Express the lines running from the one containing "How much space" through the end of the records as a JSON list of strings, one string per line. Skip blank lines and leave the pictures out.

Spatial reasoning dataset excerpts:
————

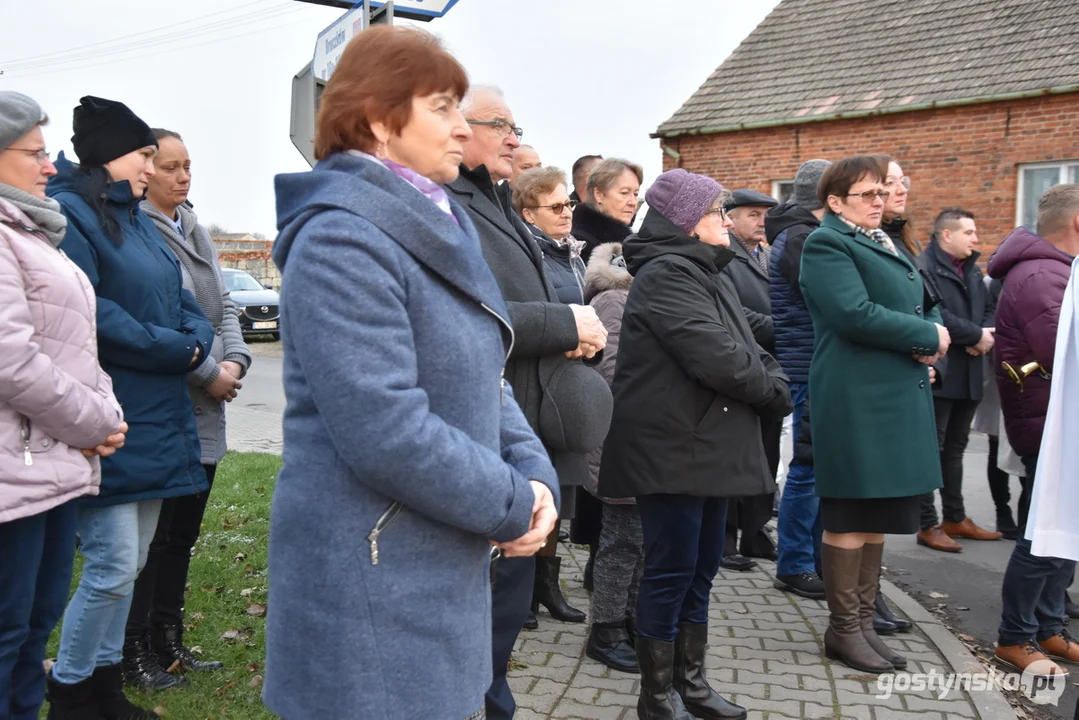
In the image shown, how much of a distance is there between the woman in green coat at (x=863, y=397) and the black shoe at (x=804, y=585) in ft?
2.88

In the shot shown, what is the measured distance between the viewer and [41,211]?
282 centimetres

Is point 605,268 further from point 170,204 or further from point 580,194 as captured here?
point 580,194

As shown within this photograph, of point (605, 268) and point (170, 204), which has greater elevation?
point (170, 204)

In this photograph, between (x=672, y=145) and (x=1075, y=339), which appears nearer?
(x=1075, y=339)

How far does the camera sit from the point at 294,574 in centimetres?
193

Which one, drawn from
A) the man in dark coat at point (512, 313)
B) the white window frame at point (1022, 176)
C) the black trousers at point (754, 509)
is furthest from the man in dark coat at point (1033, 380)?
the white window frame at point (1022, 176)

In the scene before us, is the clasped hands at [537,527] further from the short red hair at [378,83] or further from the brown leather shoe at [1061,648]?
the brown leather shoe at [1061,648]

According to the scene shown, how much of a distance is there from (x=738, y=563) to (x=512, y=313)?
3.60 metres

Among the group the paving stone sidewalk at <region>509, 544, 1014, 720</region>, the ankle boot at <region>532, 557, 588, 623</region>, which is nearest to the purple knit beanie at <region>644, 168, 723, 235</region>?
the paving stone sidewalk at <region>509, 544, 1014, 720</region>

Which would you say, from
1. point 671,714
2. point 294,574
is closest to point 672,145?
point 671,714

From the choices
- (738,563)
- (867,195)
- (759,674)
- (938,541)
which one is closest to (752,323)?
(867,195)

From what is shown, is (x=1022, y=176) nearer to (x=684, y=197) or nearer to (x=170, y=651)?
(x=684, y=197)

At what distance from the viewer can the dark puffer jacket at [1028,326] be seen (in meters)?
4.64

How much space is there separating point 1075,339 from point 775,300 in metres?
2.21
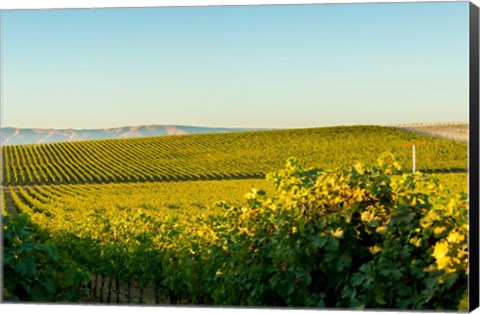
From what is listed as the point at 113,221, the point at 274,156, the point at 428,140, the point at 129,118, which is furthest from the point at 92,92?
the point at 428,140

————

• _Exercise solution_
[
  "How much space is there separating point 1075,339 from point 775,300 in metres?",
  "2.21",
  "From what is listed as the point at 113,221, the point at 274,156, the point at 428,140, the point at 129,118, which is furthest from the point at 92,92?",
  "the point at 428,140"
]